People talk about the role of race in Richard Nixon’s “Southern Strategy”: how Pat Buchanan and Kevin Phillips helped him lure the old Dixiecrats into the Republican Party permanently. Far less well known was the GOP’s “Northern Strategy,” which targeted so-called white ethnics – many of them from the Catholic “Sidewalks of New York” like my working-class family, in the words of Kevin Phillips. Without a Northern Strategy designed to inflame white-ethnic fears of racial and economic change, Phillips’ imaginary but still influential notion of a “permanent Republican majority” would have been unimaginable.

“The principal force which broke up the Democratic (New Deal) coalition is the Negro socioeconomic revolution and liberal Democratic ideological inability to cope with it,” Phillips wrote. “Democratic ‘Great Society’ programs aligned that party with many Negro demands, but the party was unable to defuse the racial tension sundering the nation.” Phillips was not trying to defuse that tension, far from it – he was trying to lure those white ethnics to the GOP (although he later broke with the party he helped create.) But his Northern Strategy truly came to fruition in 1980, with the election of Ronald Reagan. Where Nixon swept the South, Reagan was able to take much of the North and West, too.

I loved Chris Matthews’ book “Tip and the Gipper: When Politics Worked,” but as I said in my interview with him, I think he let Reagan off the hook when it came to race. Ronald Reagan picked up the political baton passed to him by Barry Goldwater and Pat Buchanan, and played his role with genial gusto. Reagan had trafficked in ugly racial stereotyping over the years, about “young bucks” buying T-bone steaks with food stamps and Cadillac-driving welfare queens. But the Reagan who got elected president was better at using deracialized language to channel racial fears and resentment. He and his strategists had succeeded in making government synonymous with “welfare,” and “welfare” synonymous with lazy people, most of them African-American.

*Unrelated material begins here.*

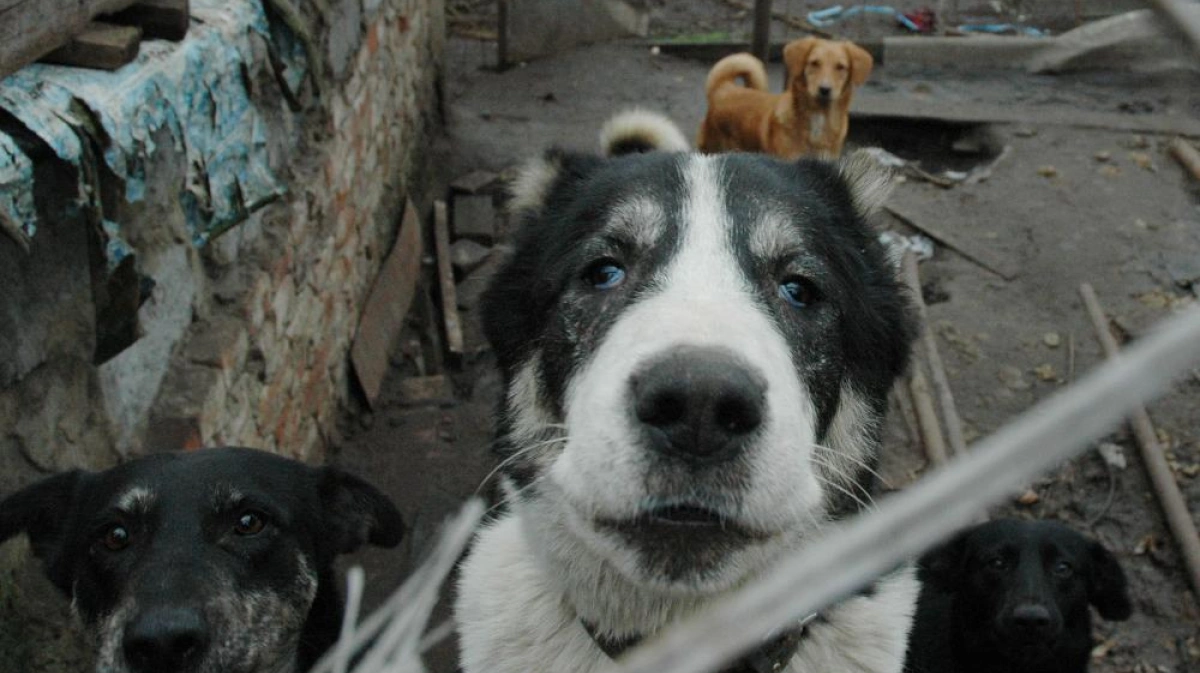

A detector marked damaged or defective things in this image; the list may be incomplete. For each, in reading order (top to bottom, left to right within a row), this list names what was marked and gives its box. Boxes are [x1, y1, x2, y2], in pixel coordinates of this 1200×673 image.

peeling paint [0, 0, 304, 249]
tattered blue tarp [0, 0, 308, 248]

When Democratic pollster Stanley Greenberg studied the voters of Macomb County, a hotbed of so-called Reagan Democrats – the county gave two-thirds of its votes to John F. Kennedy in 1960, and the same proportion to Ronald Reagan in 1980 — he found that they no longer saw Democrats as working-class champions. “Blacks constitute the explanation for their vulnerability and for almost everything that has gone wrong in their lives,” and they saw government “as a black domain where whites cannot expect reasonable treatment,” Greenberg wrote.
So for a lot of Democrat-turned-Republican voters, “government” was all about black people, Reagan knew. You didn’t have to be racist to thrill to Reagan’s declaration that “government is not the solution; government is the problem,” though it didn’t hurt. Republican strategist Lee Atwater explained exactly how it worked in a now-infamous 1981 interview that was secret for 30 years. Atwater explained how the GOP dialed down its racial rhetoric for fear of alienating white moderates who might buy the GOP’s anti-government crusade, but be uncomfortable with outright racism.

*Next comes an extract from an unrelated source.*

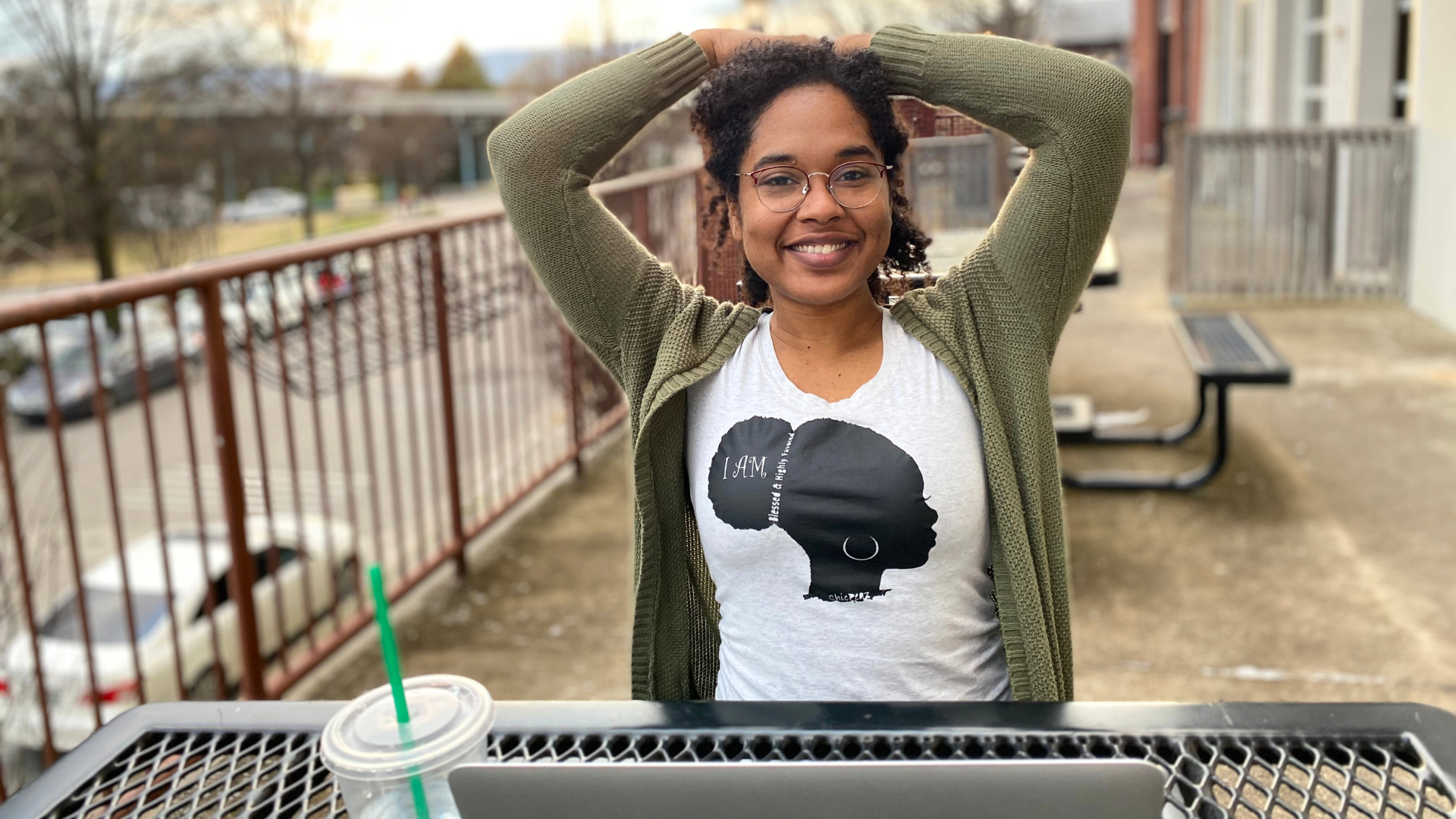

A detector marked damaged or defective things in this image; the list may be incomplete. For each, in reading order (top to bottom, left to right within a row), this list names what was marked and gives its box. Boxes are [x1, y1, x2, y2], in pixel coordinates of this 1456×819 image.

rusty metal railing [0, 162, 704, 792]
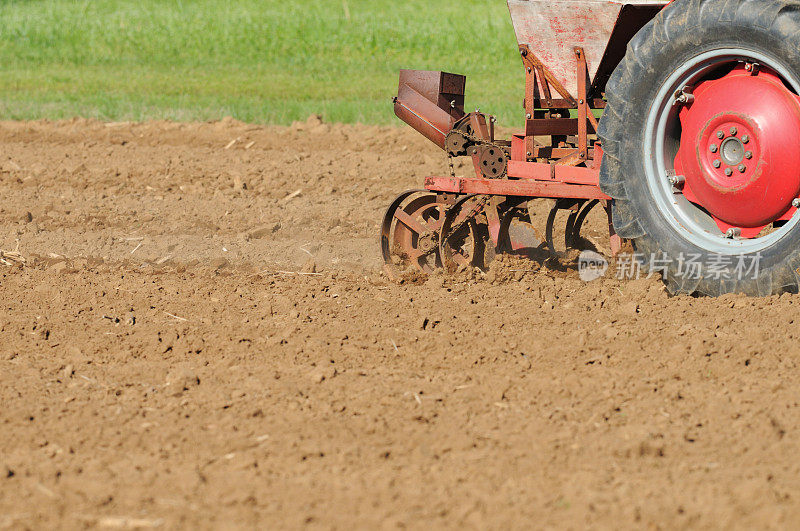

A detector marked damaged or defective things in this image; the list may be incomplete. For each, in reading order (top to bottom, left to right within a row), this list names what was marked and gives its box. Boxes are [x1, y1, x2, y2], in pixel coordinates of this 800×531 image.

This is Atwater talking to an academic interviewer in 1981, Year One of the Reagan revolution:

You start out in 1954 by saying, “N–ger, n–ger, n–ger.” By 1968 you can’t say “n–ger” — that hurts you, backfires. So you say stuff like, uh, forced busing, states’ rights, and all that stuff, and you’re getting so abstract. Now, you’re talking about cutting taxes, and all these things you’re talking about are totally economic things and a byproduct of them is, blacks get hurt worse than whites … “We want to cut this,” is much more abstract than even the bussing thing, uh, and a hell of a lot more abstract than “N–ger, n–ger.”

And then you say “Defund Obamacare,” and everyone knows why.

* * *

To be fair to Republicans, not everyone is or was comfortable with this strategy. One of the things I remember best from Richard Ben Cramer’s legendary history of the 1988 election, “What It Takes,” was the way both George H.W. Bush and Bob Dole grappled with whether and how to reach black voters, in the wake of the Reagan revolution. Each man struggled, in his own way, to understand and accept exactly how party leaders, starting with Goldwater, had actively pushed African-Americans out of the party of Abraham Lincoln. Dole’s discomfort seemed a little deeper and more genuine; in the end, Bush acceded to Atwater and Roger Ailes, one of Richard Nixon’s media henchmen, to produce the infamous Willie Horton ad that helped torpedo Michael Dukakis.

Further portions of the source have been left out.